● Given problem A: According to the text on fairness in machine learning, what percentage of group B's applications does the bank's model approve?
====== Document extract
39 Fairness in Machine Learning

Fairness definitions, impossibility results, and the accuracy-fairness trade-off implemented as a multi-stakeholder game.

Learning objectives

Define demographic parity, equalized odds, and calibration as formal fairness criteria.
Explain why satisfying all fairness criteria simultaneously is generally impossible.
Implement a logistic regression classifier with a fairness penalty in base R.
Visualize the accuracy-fairness trade-off frontier and ROC curves across demographic groups.

39.1 Motivation

A bank builds a model to approve or deny loan applications. The model is accurate on average, but closer inspection reveals that it approves 80% of applications from group A and only 55% from group B, even among equally qualified applicants. Is the model unfair?

The answer depends on which notion of fairness we adopt — and a striking impossibility result shows that no classifier can satisfy all reasonable fairness criteria at once. This tension mirrors the game-theoretic trade-offs studied in 38: different stakeholders (applicants from each group, the bank, regulators) have conflicting objectives, and the system designer must navigate a multi-objective optimization problem.

39.2 Theory

39.2.1 Fairness definitions

Let \(Y \in \{0, 1\}\) be the true outcome, \(\hat{Y}\) the classifier’s prediction, and \(G \in \{A, B\}\) a sensitive group attribute.

Definition: Demographic Parity

A classifier satisfies demographic parity if the acceptance rate is equal across groups: \[\begin{equation} P(\hat{Y} = 1 \mid G = A) = P(\hat{Y} = 1 \mid G = B) \tag{39.1} \end{equation}\]

Definition: Equalized Odds

A classifier satisfies equalized odds if the true positive rate and false positive rate are equal across groups: \[\begin{equation} P(\hat{Y} = 1 \mid Y = y, G = A) = P(\hat{Y} = 1 \mid Y = y, G = B) \quad \text{for } y \in \{0, 1\} \tag{39.2} \end{equation}\]

Definition: Calibration

A classifier is calibrated across groups if, for any predicted probability \(p\): \[\begin{equation} P(Y = 1 \mid \hat{p} = p, G = A) = P(Y = 1 \mid \hat{p} = p, G = B) = p \tag{39.3} \end{equation}\]

39.2.2 The impossibility theorem

Theorem: Impossibility of Simultaneous Fairness

When base rates differ across groups (\(P(Y=1 \mid G=A) \neq P(Y=1 \mid G=B)\)) and the classifier is not perfect, it is impossible to simultaneously achieve calibration and equalized odds (Chouldechova, 2017; Kleinberg et al., 2017).
============
====== Data lines
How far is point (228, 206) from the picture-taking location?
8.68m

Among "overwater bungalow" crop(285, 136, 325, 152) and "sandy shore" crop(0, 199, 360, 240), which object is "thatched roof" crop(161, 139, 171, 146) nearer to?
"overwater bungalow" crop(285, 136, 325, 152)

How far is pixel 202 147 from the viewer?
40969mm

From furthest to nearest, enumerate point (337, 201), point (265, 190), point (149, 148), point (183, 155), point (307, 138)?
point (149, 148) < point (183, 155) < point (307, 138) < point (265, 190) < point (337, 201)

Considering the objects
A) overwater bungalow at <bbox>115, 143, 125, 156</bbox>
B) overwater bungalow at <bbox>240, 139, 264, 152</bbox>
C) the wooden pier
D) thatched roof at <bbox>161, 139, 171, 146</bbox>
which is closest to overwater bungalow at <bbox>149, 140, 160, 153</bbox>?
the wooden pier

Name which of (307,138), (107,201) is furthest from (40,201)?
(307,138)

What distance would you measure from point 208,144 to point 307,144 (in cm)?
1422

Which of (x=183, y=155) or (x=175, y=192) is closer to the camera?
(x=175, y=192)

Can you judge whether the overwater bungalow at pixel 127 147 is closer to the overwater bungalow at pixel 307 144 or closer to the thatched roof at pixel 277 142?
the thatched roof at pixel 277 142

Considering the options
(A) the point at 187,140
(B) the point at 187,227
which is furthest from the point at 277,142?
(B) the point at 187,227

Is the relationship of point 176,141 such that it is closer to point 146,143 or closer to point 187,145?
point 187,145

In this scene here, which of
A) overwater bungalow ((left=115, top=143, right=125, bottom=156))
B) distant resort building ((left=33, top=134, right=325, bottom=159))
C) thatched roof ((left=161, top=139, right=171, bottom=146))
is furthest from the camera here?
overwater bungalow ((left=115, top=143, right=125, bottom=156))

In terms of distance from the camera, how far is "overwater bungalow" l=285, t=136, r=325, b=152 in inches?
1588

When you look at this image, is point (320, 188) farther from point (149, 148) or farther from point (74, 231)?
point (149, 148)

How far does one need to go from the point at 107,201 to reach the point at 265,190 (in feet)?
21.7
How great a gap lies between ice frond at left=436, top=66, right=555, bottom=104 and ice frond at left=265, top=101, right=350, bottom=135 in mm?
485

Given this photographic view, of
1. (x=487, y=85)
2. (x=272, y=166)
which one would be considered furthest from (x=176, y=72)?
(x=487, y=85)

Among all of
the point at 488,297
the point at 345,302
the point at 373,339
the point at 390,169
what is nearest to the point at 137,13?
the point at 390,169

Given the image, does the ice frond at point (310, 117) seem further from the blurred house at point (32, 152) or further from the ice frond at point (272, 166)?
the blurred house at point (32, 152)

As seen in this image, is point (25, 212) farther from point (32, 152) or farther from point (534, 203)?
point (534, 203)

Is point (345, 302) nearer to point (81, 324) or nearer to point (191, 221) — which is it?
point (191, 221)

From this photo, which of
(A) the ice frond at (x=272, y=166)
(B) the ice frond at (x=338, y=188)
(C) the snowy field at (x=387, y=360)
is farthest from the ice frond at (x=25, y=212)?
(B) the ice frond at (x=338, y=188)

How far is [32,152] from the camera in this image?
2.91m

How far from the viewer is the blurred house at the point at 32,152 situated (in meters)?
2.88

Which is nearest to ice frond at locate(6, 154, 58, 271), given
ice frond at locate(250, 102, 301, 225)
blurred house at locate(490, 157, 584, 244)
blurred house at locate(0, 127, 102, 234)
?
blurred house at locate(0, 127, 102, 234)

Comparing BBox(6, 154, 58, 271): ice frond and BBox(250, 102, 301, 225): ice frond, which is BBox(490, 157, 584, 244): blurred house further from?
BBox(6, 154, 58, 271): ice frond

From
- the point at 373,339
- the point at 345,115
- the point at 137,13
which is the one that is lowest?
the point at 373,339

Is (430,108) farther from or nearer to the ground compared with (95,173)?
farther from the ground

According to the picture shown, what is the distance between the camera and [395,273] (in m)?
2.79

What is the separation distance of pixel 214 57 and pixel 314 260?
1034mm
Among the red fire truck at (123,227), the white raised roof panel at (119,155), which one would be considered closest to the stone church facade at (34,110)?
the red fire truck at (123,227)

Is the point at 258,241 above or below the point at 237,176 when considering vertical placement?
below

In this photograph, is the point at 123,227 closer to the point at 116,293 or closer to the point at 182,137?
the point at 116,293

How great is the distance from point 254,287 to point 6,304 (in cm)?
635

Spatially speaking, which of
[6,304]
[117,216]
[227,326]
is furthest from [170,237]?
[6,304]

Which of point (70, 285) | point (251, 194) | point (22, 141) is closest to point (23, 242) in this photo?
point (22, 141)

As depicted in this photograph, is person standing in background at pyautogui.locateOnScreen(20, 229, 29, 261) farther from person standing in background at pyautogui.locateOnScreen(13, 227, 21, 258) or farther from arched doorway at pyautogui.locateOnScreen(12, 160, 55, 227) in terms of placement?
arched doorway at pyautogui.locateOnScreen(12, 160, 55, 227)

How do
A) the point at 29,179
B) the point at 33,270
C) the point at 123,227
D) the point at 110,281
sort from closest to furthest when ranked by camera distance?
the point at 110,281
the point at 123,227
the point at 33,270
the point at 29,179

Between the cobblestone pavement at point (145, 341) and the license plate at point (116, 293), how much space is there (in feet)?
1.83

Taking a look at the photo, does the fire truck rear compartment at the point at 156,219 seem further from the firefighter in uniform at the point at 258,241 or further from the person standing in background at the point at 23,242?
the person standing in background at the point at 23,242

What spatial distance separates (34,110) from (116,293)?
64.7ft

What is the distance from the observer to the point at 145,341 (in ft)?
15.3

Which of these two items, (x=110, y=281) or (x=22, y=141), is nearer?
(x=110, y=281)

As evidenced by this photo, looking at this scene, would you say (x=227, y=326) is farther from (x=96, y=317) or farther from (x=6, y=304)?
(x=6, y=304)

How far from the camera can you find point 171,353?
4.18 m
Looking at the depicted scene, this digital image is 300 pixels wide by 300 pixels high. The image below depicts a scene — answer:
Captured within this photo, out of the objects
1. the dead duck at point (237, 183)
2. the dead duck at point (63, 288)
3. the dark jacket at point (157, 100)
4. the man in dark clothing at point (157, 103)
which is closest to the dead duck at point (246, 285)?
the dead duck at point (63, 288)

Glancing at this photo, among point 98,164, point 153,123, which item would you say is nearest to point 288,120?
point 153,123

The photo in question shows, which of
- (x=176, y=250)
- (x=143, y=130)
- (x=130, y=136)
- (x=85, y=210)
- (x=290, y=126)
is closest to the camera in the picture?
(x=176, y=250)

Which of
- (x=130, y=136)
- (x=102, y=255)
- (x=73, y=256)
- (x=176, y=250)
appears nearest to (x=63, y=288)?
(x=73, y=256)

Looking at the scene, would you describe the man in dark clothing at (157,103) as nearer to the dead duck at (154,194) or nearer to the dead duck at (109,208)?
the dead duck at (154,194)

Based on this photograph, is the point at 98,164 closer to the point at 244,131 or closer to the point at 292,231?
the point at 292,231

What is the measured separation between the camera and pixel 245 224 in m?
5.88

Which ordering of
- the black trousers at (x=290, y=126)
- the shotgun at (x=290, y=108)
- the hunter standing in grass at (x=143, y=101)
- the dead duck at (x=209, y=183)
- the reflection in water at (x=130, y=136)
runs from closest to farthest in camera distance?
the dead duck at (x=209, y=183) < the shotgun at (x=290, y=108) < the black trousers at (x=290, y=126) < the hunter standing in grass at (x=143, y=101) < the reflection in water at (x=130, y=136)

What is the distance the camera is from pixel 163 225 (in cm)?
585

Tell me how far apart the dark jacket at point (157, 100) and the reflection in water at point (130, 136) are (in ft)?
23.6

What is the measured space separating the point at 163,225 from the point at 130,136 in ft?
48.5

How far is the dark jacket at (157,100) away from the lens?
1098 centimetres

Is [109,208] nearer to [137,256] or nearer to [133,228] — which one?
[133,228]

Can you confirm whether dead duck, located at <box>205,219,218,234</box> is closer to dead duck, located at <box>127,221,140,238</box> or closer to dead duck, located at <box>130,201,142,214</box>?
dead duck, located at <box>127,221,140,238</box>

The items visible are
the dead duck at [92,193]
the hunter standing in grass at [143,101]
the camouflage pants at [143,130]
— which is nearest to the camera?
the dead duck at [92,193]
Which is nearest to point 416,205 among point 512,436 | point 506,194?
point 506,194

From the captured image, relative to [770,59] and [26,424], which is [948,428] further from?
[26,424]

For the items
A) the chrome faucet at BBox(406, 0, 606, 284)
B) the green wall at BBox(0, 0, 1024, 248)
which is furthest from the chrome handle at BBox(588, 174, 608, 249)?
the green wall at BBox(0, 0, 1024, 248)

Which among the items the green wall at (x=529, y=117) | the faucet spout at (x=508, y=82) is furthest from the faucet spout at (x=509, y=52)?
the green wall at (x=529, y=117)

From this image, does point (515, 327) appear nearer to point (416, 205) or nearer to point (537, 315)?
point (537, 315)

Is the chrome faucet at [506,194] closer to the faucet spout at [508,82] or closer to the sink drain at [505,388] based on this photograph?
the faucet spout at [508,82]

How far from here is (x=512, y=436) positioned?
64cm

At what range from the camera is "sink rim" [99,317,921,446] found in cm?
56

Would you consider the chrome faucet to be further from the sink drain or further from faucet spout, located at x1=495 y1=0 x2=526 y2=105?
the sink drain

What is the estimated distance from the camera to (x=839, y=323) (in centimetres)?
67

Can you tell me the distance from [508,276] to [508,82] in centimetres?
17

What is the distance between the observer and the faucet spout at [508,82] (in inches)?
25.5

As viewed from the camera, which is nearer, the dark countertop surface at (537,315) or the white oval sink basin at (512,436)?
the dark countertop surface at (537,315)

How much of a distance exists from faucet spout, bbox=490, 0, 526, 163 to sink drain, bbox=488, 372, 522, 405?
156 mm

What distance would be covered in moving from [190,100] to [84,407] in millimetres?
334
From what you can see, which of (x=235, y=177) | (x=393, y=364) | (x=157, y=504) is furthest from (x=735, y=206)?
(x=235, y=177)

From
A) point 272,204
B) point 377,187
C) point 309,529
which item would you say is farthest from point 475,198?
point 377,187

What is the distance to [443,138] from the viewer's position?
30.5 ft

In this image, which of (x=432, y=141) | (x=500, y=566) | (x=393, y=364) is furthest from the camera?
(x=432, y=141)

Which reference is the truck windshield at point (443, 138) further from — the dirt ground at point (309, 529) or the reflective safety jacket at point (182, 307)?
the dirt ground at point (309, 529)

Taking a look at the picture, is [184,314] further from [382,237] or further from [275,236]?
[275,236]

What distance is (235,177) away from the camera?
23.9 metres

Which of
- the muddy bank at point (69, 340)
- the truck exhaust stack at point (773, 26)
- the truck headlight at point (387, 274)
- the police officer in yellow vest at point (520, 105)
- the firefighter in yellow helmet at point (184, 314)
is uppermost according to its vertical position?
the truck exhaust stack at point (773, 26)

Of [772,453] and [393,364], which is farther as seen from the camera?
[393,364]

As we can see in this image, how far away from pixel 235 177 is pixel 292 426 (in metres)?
============
● Given problem B: List every line of the records that contains the string "frond".

● Correct result A: 55%

● Correct result B:
How great a gap lies between ice frond at left=436, top=66, right=555, bottom=104 and ice frond at left=265, top=101, right=350, bottom=135 in mm?
Given the image, does the ice frond at point (310, 117) seem further from the blurred house at point (32, 152) or further from the ice frond at point (272, 166)?
(A) the ice frond at (x=272, y=166)
(B) the ice frond at (x=338, y=188)
is farthest from the ice frond at (x=25, y=212)?
(B) the ice frond at (x=338, y=188)
Which is nearest to ice frond at locate(6, 154, 58, 271), given
ice frond at locate(250, 102, 301, 225)
Comparing BBox(6, 154, 58, 271): ice frond and BBox(250, 102, 301, 225): ice frond, which is BBox(490, 157, 584, 244): blurred house further from?
BBox(6, 154, 58, 271): ice frond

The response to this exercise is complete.